🤖 AI Summary
To address the high computational cost and memory overhead of k-medoids clustering on large-scale datasets, this paper proposes an efficient, low-memory approximation algorithm. The method employs a single-batch random sampling strategy with sample size $m = O(log n)$ to asymptotically estimate the objective function, reducing pairwise distance computations from $O(n^2)$ to $O(mn)$. We provide the first theoretical guarantee that this sampling scale ensures, with high probability, convergence performance equivalent to full-data local search. The approach integrates batched sampling-based local search, sample-complexity-driven theoretical analysis, and asymptotic objective estimation. Experiments on multiple real-world datasets demonstrate that our algorithm significantly outperforms FasterPAM and BanditPAM++ in runtime, achieves comparable clustering quality, and drastically reduces memory consumption—achieving an optimal trade-off among speed, accuracy, and memory efficiency.
📝 Abstract
This paper proposes a novel k-medoids approximation algorithm to handle large-scale datasets with reasonable computational time and memory complexity.
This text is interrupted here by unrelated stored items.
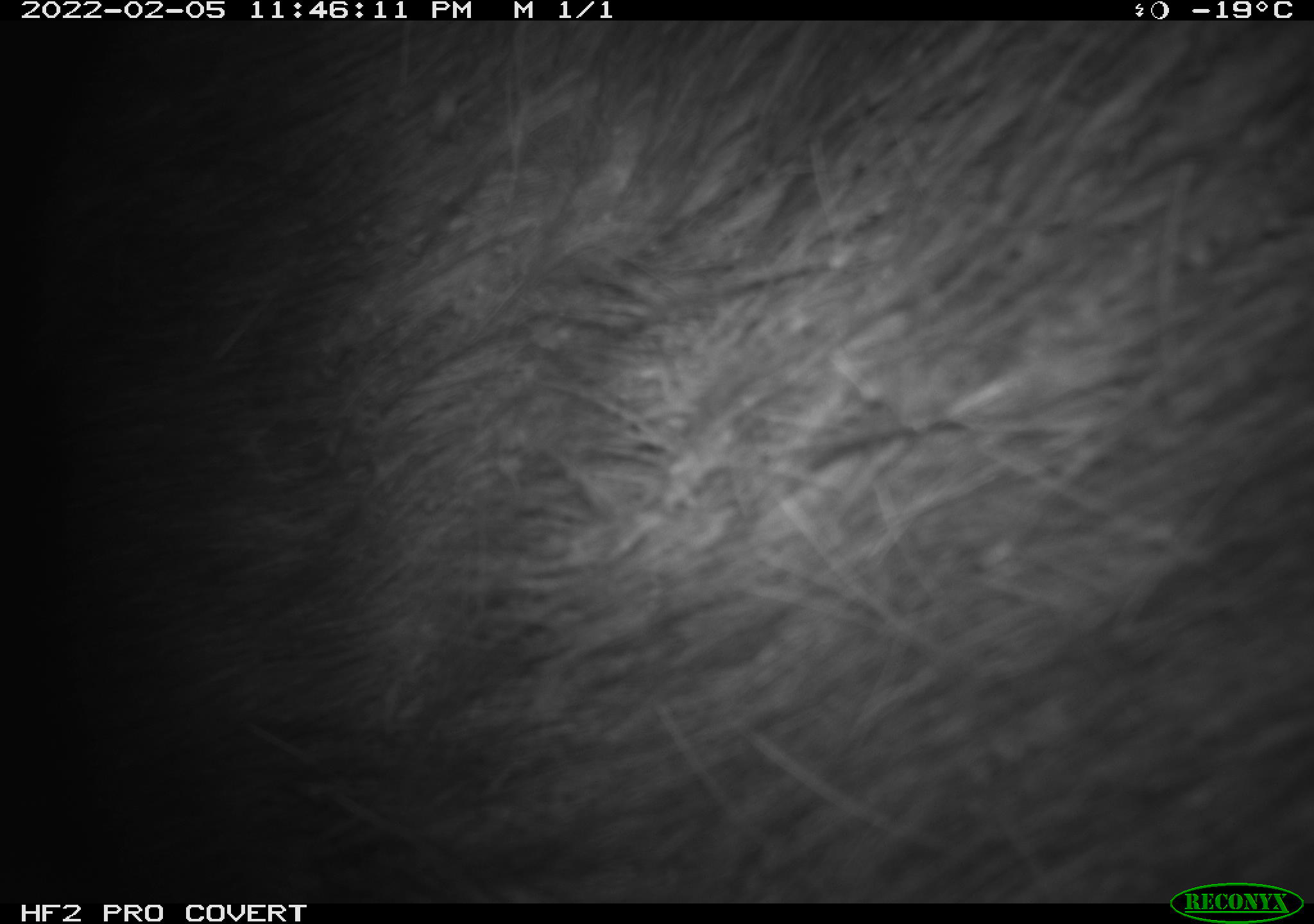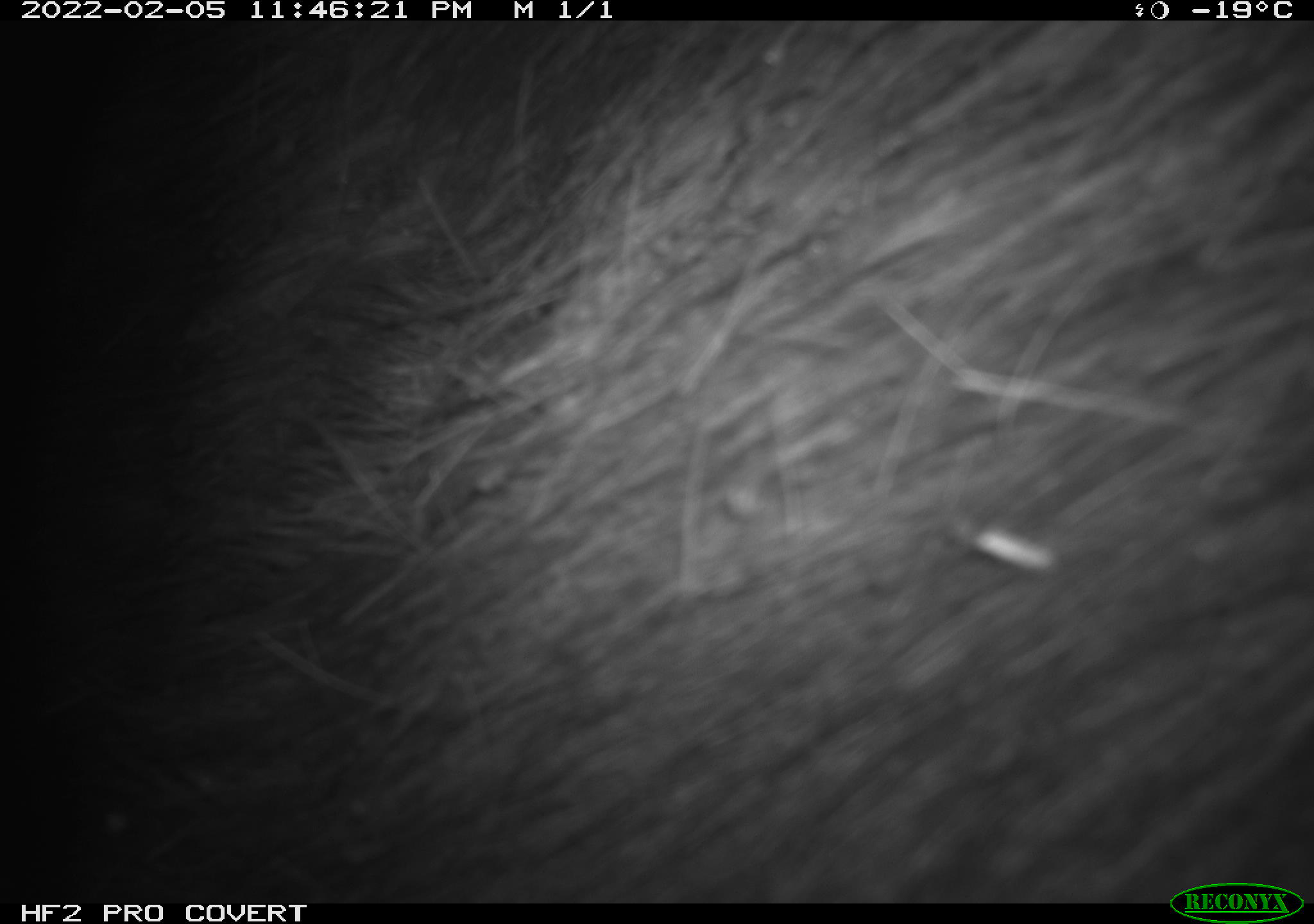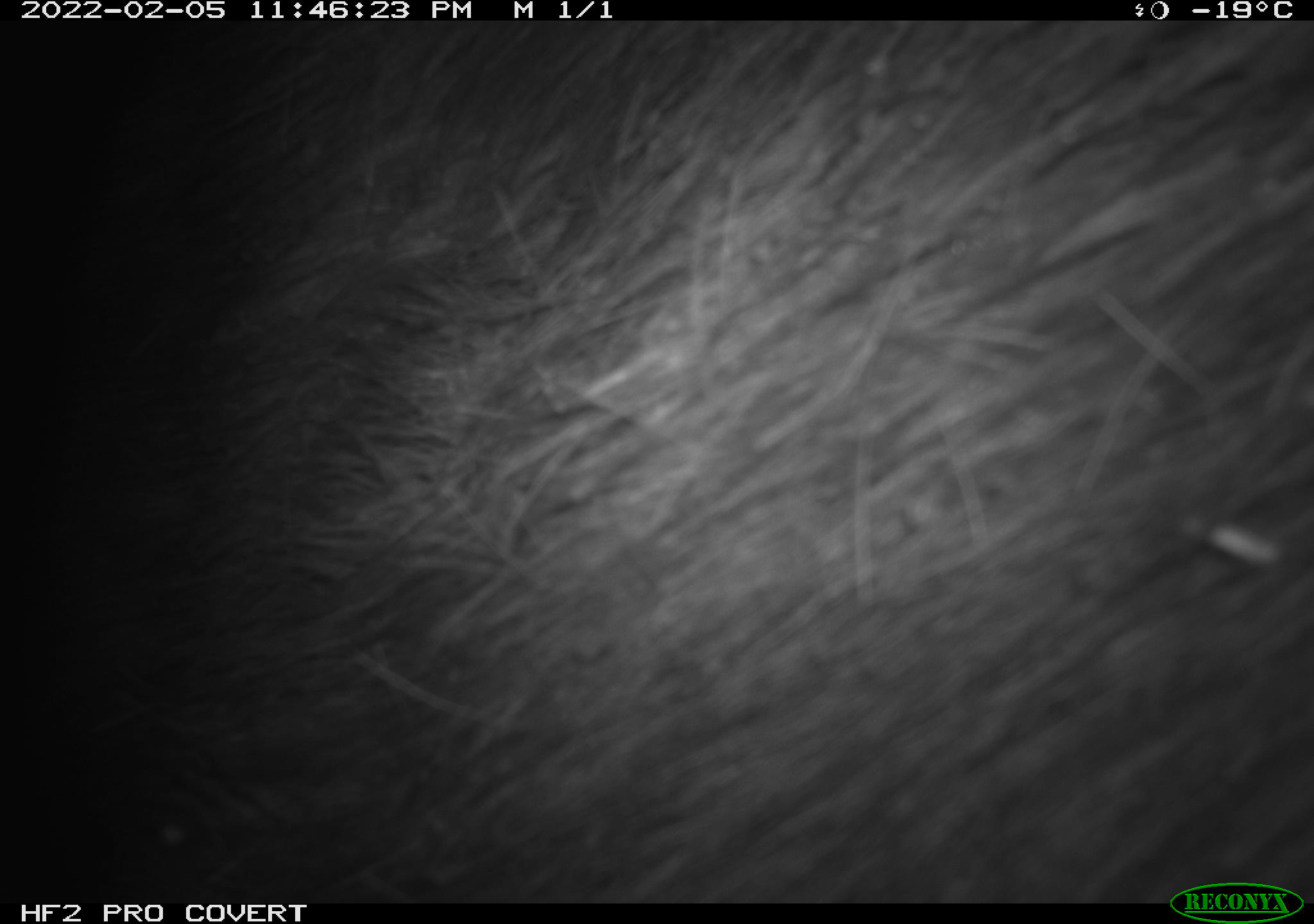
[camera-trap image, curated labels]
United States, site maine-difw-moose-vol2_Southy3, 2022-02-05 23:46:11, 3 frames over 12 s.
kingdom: Animalia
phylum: Chordata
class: Mammalia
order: Artiodactyla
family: Cervidae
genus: Alces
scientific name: Alces alces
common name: moose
We develop a local-search algorithm that iteratively improves the medoid selection based on the estimation of the k-medoids objective. A single batch of size m<<n provides the estimation, which reduces the required memory size and the number of pairwise dissimilarities computations to O(mn), instead of O(n^2) compared to most k-medoids baselines. We obtain theoretical results highlighting that a batch of size m = O(log(n)) is sufficient to guarantee, with strong probability, the same performance as the original local-search algorithm. Multiple experiments conducted on real datasets of various sizes and dimensions show that our algorithm provides similar performances as state-of-the-art methods such as FasterPAM and BanditPAM++ with a drastically reduced running time.